Nandini Reddy opens up about ‘Jabardasth’ debacle, what inspired her to write ‘Kalyana Vaibhogame’, how she bagged the flick despite starry setbacks and association with actor Nani
BV Nandini Reddy followed her promising debut ‘Ala Modalaindi’ with a damp squib ‘Jabardasth’. Her next release ‘Kalyana Vaibhogame’, she points out, was supposed to be her second film.
“I wrote it even before my debut film but since it deals with marriage I had my own fears whether I can do justice to it. Also, I felt I lacked the experience, so I put it aside to focus on ‘Ala Modalaindi’,” she recalls, adding that she made ‘Jabardasth’ out of fear and insecurity.
“I shouldn’t have dealt a story like it. I didn’t tell it with interest, rather with fear. I was advised to do a different subject after my first film instead of another rom-com but I take the blame on myself. I could have said no. Nonetheless, it was a big lesson. Henceforth, I will do stories only which I like.”

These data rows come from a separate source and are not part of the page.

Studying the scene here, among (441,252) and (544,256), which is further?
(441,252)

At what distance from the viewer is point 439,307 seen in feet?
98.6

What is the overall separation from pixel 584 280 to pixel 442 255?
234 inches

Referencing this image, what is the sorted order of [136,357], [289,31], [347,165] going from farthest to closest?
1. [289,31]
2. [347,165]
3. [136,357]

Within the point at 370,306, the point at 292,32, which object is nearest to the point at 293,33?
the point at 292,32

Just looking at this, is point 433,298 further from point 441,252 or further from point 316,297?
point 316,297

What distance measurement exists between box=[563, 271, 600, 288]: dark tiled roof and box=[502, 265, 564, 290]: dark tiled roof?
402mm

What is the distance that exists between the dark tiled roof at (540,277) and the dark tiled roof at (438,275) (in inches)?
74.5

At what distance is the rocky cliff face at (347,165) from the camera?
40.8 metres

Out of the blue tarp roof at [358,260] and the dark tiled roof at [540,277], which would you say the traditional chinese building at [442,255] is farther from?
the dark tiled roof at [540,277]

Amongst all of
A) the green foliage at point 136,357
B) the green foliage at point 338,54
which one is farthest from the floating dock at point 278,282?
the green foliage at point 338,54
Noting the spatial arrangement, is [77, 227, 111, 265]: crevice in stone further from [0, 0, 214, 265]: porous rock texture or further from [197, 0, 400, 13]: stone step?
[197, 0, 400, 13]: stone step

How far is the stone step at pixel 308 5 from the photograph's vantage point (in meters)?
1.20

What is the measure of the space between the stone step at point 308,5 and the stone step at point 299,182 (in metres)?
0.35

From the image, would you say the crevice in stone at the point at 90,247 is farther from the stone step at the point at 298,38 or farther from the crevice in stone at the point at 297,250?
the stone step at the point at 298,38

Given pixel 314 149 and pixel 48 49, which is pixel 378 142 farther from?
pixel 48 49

Her second film’s dismal show made Nandini to hang around for a producer. “It’s not easy to find a producer when you deliver a flop, right? The budget required to make ‘Kalyana Vaibhogame’ was Rs 3.5 crore. Initially I narrated the script to three-four heroes and they have turned it down. But I was sure about the story.
Generally if a couple of heroes reject my script, I overlook it to work on another but I was pretty confident of ‘Kalyana Vaibhogame’s prospects. A journalist friend advised me to search for a boy and a girl instead of a hero and a heroine. I simply took his advice. I liked Naga Shaurya in ‘Chandamama Kathalu’ and roped him,” she recollects.
So why was her script turned down by the three-four heroes? Breaking into laugher, she replies, “They didn’t give me any particular reason. My career is filled with rejections. I’m the queen of rejections.”
Nandini insists Mani Ratnam’s ‘Mouna Ragam’ inspired her to pen ‘Kalyana Vaibhogame’. “In ‘Mouna Ragam’ one of the characters is not interested in marriage. What if the two are not? It triggered me to conceive and pen the romantic drama.
The current generation’s attitude towards marriage is different and they are not bothered about divorce. Relationships start and end in no time. Divorce was a taboo 30 years ago but it isn’t anymore now. The transformations generations are undergoing, questioning the very existence of marriage as an institution, apprehensions and what makes a good marriage, etc., will be addressed in the film.”
Moving forward, Nandini wants to delve into deeper waters as far as film’s genres are concerned. “I hope I’m not made only for rom-coms. I don’t want to repeat myself. My next is a serious love story,” she affirms. As much as ‘Ala Modalaindi’ established Nandini’s career, it cemented Nani’s place as a bankable medium-budget hero. Prod her if she still maintains the same camaraderie with him and she reveals that their lives have moved on.
“Nani is an actor. We did one film together and life moves on. He is busy with other films. We want each other to succeed. We were good friends earlier but people move on, right? That doesn’t mean any fights happened between us. I’m not a person who gets agitated very easily. You lose touch as people get busy with other stuff.”
While her body of work may be less, Nandini has been in the industry for the past 15 years and she feels Tollywood’s storytelling is bound to change for good. “Of late, formula films have been rejected. The fact that a film like ‘Nannaku Prematho’ succeeded is a big leap. I never imagined a hero would accept a script like that.
May be it stemmed from the rejections of his previous films. But the fact is our heroes have sensed that audience is getting bored of formula stuff. I feel content-driven cinema will drive Tollywood sooner than later,” she ends.